Dobbs' Dubious Disease Numbers

CNN host stands by faulty leprosy statistics

During a May 6 60 Minutes profile, CBS reporter Lesley Stahl asked CNN anchor Lou Dobbs about a statistic cited on his program regarding immigrants and leprosy. While Dobbs assured Stahl that his show had the facts right, he was wrong.

Stahl cited an April 14, 2005 report that alleged that 7,000 new cases of leprosy, or Hansen's Disease, have been discovered in the past three years—presumably due to increased immigration.

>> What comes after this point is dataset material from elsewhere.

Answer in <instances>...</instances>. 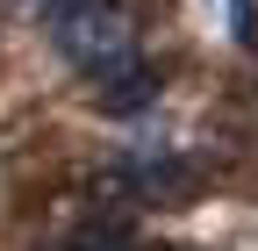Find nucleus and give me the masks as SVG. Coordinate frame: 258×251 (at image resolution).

Dobbs' response was remarkable:

STAHL: We checked that and found a report issued by the U.S. Department of Health and Human Services, saying: "Seven thousand is the number of leprosy cases over the last 30 years," not the past three, and nobody knows how many of those cases involved illegal immigrants. Now we went to try and check that number, 7,000. We can't. Just so you know....

DOBBS: Well, I can tell you this. If we reported it, it's a fact.

STAHL: You can't tell me that. You did report it.

DOBBS: Well, no, I just did.

STAHL: How can you guarantee that to me?

DOBBS: Because I'm the managing editor, and that's the way we do business. We don't make up numbers, Lesley. Do we?

While Dobbs' defense—it's true because I said it—might be convincing to him, it's an odd position for a journalist to take. (FAIR, for the record, noted that Dobbs misrepresented a study of the costs and benefits of immigration, turning the study's finding of a small economic benefit into a multi-billion dollar cost to the nation's economy—Extra!, 2/04.) In any event, Stahl's numbers are in line with the leprosy statistics compiled by the National Hansen's Disease Program, part of the Department of Health and Human Services.

Instead of acknowledging the error, Dobbs went on the attack on his May 7 show, arguing that CNN had quoted a "medical lawyer" who made the 7,000 new cases claim. But rather than provide evidence that this expert's opinion was right, and the government's record-keeping horribly off-base, Dobbs simply returned to unsubstantiated assertions:

"It's remarkable that this—whatever confusion, or confoundment, over 7,000 cases, they actually keep a registry of cases of leprosy. And the fact that it rose was because—one assumes—because we don't know for sure—but two basic influences—unscreened illegal immigrants coming into this country primarily from South Asia, and secondly, far better reporting."

A Centers for Disease Control report notes (3/30/07), "The number of reported cases of Hansen disease (HD) in the United States peaked at 361 in 1985 and has declined since 1988." The Health Resources and Services Administration reports that "166 new cases were reported in the U.S. in 2005 (the most recent year for which data are available)." So Dobbs can offer no evidence that there are thousands of new leprosy cases in the last few years, nor can he point to a rise in such cases; instead, he claims that "you know, in talking with a number of people, it's also very clear, no one knows but nearly everyone suspects there are far more cases of that."

Dobbs' correspondent, Christine Romans, attributed the statistic to "Dr. Madeline Cosman, a respected medical lawyer and medical historian writing in the Journal of American Physicians and Surgeons." The Southern Poverty Law Center (5/9/07) pointed out that Cosman's PhD was in English and comparative literature, and described the journal that published her work in its Spring 2005 issue as "a right-wing periodical whose science has been the subject of harsh criticism." SPLC quotes Cosman speaking at a 2005 anti-immigrant conference as saying that "most" Latino immigrant men "molest girls under 12, although some specialize in boys, and some in nuns."

Obviously, the fact that Dobbs points to such a source does not vindicate his journalism; it casts it into further doubt. Dobbs' troubling contention that if his show said it, it must be true seems to be preventing him from looking critically at the sources of his information.